Rasika has several chutneys that are a departure from the usual onion and tamarind found at most Indian restaurants. This savory-sweet condiment is delicious with bread, fish, and chicken. Store in a sealed container, refrigerated, or freeze in 1 cup containers.
Adapted from Chef Vikram Sunderam, Rasika Restaurant, Washington, D.C.
3½ to 4 pounds tomatoes, peeled, seeded, and chopped
¼ cup mustard oil
1¾ teaspoons fennel seeds
¾ teaspoon mustard seeds
¼ teaspoon fenugreek seeds
1 teaspoon cumin seeds
¾ teaspoon onion seeds (also called kalonji or nigella)
6 bay leaves
½ teaspoon turmeric powder
½ teaspoon red chili powder, or to taste
1 cup jaggery or light brown sugar, packed
1¼ cup golden raisins
½ teaspoon salt, or to taste
1. In a large saucepan or skillet, heat the oil to smoking point over high heat. Remove from heat and let it cool till hot but not smoking. Add the fennel, mustard, fenugreek, cumin, and onion seeds and the bay leaves and let them crackle.

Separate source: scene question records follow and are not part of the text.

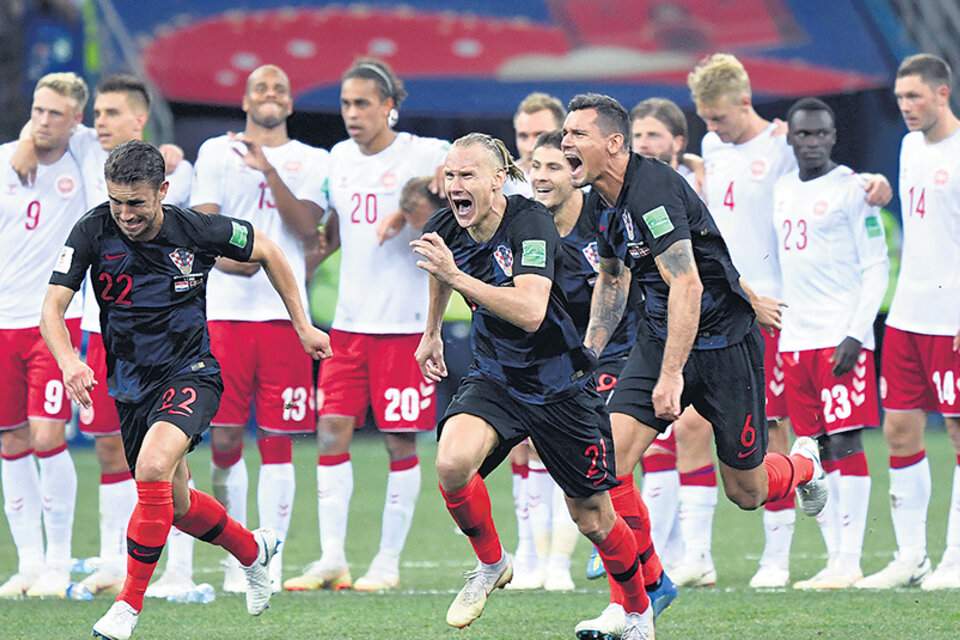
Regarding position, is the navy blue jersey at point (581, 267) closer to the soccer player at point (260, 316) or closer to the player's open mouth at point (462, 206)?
the soccer player at point (260, 316)

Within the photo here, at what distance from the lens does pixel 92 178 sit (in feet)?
28.0

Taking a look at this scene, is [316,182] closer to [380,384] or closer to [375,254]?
[375,254]

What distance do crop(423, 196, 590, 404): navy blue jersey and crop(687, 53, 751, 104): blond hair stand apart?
258cm

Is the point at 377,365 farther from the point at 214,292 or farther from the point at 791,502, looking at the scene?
the point at 791,502

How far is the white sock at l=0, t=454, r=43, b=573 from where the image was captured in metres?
8.36

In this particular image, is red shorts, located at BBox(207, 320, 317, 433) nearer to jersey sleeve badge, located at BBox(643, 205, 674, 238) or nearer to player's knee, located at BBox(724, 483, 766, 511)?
player's knee, located at BBox(724, 483, 766, 511)

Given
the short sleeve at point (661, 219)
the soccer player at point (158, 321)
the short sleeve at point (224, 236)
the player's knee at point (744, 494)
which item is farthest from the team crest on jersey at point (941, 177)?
the short sleeve at point (224, 236)

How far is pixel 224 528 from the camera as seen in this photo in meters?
6.88

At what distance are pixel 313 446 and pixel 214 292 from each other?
7687mm

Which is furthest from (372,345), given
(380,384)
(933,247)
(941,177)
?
(941,177)

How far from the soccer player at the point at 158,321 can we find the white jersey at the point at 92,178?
Result: 172cm

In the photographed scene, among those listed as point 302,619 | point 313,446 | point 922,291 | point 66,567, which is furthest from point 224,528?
point 313,446

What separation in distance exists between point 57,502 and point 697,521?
11.8 ft

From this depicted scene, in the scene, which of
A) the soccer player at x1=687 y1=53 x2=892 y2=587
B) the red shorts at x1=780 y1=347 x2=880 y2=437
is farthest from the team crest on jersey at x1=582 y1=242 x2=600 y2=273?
the red shorts at x1=780 y1=347 x2=880 y2=437
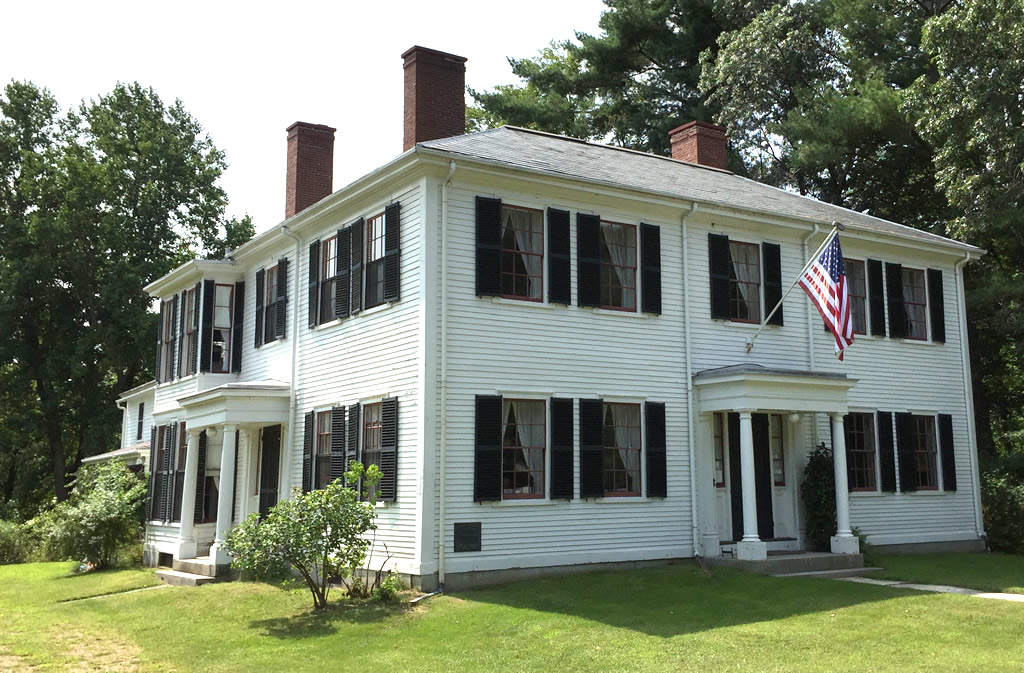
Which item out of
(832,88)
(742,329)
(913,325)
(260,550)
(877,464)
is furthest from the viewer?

2. Turn on heat to medium-high and add the tomatoes, chili powder, turmeric, and jaggery or brown sugar. Stir and cook until tomatoes start to soften, then add raisins. Continue cooking until slightly reduced and paste-like. Stir in salt to taste. Remove bay leaves and discard. Serve as is, chunky with the raisins, or puree in a food processor blender. Let cool to room temperature, then store in a sealed container, refrigerated, or freeze. Serve chilled or at room temperature as an accompaniment to breads and meats.